<<<<

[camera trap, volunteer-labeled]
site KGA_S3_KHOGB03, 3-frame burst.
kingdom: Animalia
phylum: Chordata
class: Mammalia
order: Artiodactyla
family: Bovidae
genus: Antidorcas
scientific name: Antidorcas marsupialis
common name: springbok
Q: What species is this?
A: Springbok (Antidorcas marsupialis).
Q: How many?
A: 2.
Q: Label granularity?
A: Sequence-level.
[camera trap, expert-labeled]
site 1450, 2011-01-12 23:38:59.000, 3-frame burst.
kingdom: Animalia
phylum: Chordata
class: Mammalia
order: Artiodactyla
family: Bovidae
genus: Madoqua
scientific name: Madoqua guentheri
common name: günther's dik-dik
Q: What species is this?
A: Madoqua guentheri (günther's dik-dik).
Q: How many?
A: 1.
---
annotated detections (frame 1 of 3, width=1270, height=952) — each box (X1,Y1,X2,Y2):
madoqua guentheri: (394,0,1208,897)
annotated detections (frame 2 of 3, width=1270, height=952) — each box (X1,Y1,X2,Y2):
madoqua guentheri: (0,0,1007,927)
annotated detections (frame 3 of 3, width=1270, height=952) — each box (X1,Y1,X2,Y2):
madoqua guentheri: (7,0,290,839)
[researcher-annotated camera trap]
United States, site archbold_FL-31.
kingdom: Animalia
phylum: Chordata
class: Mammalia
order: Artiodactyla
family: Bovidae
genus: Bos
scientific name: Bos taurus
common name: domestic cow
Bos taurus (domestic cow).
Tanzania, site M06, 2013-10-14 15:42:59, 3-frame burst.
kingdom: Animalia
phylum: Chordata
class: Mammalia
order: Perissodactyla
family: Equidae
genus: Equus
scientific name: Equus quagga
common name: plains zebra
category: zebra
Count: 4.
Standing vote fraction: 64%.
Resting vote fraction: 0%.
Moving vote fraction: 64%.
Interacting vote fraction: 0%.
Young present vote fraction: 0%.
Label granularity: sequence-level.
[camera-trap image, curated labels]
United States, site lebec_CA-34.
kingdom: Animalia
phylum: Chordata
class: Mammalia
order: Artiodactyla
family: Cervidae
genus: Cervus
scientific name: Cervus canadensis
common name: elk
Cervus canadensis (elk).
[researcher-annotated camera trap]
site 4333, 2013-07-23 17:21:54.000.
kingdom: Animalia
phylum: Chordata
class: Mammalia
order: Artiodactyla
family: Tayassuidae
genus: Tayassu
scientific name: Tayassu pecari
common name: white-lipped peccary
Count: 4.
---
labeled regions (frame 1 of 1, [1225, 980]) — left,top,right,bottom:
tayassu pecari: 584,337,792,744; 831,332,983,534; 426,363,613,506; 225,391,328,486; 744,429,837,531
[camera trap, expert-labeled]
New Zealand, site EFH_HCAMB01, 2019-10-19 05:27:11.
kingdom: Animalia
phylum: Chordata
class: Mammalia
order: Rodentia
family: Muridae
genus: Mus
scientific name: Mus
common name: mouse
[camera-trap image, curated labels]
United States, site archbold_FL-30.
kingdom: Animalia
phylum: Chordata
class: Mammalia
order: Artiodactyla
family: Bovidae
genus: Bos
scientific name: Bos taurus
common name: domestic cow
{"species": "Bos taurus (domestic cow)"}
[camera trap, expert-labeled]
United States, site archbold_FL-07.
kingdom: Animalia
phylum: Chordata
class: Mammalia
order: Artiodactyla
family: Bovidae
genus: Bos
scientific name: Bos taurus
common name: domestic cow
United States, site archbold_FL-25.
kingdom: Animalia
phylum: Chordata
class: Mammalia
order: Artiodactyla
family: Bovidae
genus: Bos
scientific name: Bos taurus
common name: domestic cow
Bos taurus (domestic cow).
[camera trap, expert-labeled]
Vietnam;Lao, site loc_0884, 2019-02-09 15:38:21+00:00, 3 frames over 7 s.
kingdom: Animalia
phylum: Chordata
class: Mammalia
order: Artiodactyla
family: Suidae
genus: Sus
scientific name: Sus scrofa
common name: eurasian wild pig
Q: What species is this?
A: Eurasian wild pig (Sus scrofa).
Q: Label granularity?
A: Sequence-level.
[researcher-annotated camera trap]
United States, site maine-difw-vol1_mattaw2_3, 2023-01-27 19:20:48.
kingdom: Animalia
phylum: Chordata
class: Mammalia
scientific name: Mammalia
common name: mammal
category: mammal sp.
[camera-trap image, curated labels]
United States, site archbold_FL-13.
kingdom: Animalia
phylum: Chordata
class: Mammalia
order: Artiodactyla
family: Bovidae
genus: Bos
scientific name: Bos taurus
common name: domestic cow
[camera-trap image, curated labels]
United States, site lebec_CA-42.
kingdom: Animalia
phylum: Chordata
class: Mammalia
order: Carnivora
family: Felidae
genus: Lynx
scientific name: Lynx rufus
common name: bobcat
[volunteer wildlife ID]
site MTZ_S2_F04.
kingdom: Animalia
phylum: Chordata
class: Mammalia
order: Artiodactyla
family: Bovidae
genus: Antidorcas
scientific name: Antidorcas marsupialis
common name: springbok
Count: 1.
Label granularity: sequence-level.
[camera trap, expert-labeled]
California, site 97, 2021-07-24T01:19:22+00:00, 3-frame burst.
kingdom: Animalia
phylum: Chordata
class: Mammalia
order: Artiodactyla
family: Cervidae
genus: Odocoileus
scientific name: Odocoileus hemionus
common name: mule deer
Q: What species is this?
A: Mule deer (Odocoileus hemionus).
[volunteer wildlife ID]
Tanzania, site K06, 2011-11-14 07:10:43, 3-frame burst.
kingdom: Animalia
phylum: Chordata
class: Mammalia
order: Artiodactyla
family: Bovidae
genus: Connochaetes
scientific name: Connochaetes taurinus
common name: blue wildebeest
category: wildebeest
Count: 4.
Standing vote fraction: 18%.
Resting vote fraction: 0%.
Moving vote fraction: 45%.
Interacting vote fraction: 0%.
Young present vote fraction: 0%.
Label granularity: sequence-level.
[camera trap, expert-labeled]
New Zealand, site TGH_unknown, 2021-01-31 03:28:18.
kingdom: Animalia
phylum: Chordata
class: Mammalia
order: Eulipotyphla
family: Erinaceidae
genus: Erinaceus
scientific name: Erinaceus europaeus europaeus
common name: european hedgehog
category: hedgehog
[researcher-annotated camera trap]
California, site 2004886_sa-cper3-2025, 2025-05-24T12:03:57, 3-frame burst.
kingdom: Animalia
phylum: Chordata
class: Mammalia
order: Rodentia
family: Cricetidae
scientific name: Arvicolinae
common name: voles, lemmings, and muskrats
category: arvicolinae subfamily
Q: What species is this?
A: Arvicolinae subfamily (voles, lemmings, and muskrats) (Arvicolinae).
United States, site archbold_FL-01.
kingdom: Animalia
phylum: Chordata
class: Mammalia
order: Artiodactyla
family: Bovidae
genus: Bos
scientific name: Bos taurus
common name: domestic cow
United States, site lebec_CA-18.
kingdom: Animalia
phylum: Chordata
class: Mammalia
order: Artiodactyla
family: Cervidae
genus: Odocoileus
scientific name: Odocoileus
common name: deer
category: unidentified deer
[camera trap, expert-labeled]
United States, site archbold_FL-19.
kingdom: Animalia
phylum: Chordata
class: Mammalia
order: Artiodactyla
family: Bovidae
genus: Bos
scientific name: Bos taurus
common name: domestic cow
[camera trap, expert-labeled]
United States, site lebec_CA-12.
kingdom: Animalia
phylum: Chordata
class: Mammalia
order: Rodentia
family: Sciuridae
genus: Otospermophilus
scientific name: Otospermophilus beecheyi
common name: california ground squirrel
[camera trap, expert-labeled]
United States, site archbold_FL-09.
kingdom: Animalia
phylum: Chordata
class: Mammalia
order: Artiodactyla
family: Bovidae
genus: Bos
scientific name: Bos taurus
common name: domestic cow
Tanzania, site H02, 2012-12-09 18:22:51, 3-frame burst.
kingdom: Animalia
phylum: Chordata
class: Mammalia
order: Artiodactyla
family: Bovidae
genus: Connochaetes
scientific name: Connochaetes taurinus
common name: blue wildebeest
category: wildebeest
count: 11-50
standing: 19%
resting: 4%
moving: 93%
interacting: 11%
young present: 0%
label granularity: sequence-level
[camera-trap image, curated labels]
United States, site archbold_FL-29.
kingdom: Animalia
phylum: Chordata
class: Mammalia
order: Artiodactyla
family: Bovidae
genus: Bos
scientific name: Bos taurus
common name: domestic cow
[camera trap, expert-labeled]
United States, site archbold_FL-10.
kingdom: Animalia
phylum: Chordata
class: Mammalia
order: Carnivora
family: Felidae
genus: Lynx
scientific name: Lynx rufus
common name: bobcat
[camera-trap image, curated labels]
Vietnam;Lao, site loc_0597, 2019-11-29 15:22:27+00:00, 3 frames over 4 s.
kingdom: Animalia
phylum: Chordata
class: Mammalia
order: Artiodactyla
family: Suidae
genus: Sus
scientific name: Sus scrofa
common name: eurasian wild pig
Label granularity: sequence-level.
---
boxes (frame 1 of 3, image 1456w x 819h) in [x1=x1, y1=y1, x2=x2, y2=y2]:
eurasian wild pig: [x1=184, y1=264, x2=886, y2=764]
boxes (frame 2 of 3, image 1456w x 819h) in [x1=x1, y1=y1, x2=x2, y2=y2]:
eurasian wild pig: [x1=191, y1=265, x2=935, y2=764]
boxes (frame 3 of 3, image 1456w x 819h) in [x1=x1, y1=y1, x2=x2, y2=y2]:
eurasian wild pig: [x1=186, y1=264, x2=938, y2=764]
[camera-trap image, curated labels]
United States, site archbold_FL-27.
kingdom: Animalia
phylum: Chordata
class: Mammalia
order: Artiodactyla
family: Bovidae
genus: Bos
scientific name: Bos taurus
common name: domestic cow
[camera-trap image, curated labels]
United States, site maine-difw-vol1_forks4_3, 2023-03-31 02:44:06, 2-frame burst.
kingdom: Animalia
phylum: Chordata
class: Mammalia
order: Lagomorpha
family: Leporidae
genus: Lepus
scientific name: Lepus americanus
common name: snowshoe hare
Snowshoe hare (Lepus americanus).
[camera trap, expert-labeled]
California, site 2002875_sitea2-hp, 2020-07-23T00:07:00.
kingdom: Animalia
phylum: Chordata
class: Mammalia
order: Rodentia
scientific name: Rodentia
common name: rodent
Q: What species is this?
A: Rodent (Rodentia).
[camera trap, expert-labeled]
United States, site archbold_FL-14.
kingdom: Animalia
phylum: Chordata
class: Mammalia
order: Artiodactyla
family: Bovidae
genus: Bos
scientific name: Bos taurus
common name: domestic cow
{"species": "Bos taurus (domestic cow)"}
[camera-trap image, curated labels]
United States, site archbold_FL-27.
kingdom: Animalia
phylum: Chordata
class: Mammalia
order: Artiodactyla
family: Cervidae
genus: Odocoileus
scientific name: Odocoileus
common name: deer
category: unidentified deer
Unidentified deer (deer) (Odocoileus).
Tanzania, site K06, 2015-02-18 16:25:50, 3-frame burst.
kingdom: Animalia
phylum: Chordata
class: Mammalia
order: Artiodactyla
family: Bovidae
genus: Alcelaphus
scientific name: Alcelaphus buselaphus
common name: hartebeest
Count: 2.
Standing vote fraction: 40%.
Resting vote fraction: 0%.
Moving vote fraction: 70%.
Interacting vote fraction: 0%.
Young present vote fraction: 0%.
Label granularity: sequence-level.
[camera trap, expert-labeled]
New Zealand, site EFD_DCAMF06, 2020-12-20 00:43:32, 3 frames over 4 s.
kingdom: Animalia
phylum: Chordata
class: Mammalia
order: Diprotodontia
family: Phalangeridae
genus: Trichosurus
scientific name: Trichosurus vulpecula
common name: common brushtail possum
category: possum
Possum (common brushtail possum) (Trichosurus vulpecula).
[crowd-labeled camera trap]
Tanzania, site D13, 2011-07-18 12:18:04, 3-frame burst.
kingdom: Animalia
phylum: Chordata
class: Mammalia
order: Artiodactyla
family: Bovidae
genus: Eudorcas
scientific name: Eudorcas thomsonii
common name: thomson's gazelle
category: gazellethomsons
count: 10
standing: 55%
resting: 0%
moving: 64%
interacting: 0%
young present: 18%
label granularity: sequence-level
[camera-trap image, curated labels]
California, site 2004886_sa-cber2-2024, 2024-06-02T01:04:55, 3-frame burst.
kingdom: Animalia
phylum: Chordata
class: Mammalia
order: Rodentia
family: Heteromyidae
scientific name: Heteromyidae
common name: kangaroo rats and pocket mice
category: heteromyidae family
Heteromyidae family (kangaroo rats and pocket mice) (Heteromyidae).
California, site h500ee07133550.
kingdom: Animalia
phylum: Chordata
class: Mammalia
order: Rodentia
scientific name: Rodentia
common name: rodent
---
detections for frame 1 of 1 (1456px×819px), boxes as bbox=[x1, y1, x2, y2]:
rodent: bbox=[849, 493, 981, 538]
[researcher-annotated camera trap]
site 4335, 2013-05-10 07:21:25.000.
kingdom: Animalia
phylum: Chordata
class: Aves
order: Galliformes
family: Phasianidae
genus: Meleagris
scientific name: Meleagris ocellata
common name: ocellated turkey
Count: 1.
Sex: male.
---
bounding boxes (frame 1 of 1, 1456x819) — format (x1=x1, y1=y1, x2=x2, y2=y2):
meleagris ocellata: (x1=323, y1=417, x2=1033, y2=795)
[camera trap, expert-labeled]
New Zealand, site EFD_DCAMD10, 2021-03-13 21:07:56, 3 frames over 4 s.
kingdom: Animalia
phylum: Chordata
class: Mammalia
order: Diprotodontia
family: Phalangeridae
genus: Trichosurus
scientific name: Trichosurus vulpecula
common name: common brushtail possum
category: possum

>>>>

Reproduce verbatim the range of lines that opens the records and closes with the line containing "A: Springbok (Antidorcas marsupialis).". Omit everything after it.

[camera trap, volunteer-labeled]
site KGA_S3_KHOGB03, 3-frame burst.
kingdom: Animalia
phylum: Chordata
class: Mammalia
order: Artiodactyla
family: Bovidae
genus: Antidorcas
scientific name: Antidorcas marsupialis
common name: springbok
Q: What species is this?
A: Springbok (Antidorcas marsupialis).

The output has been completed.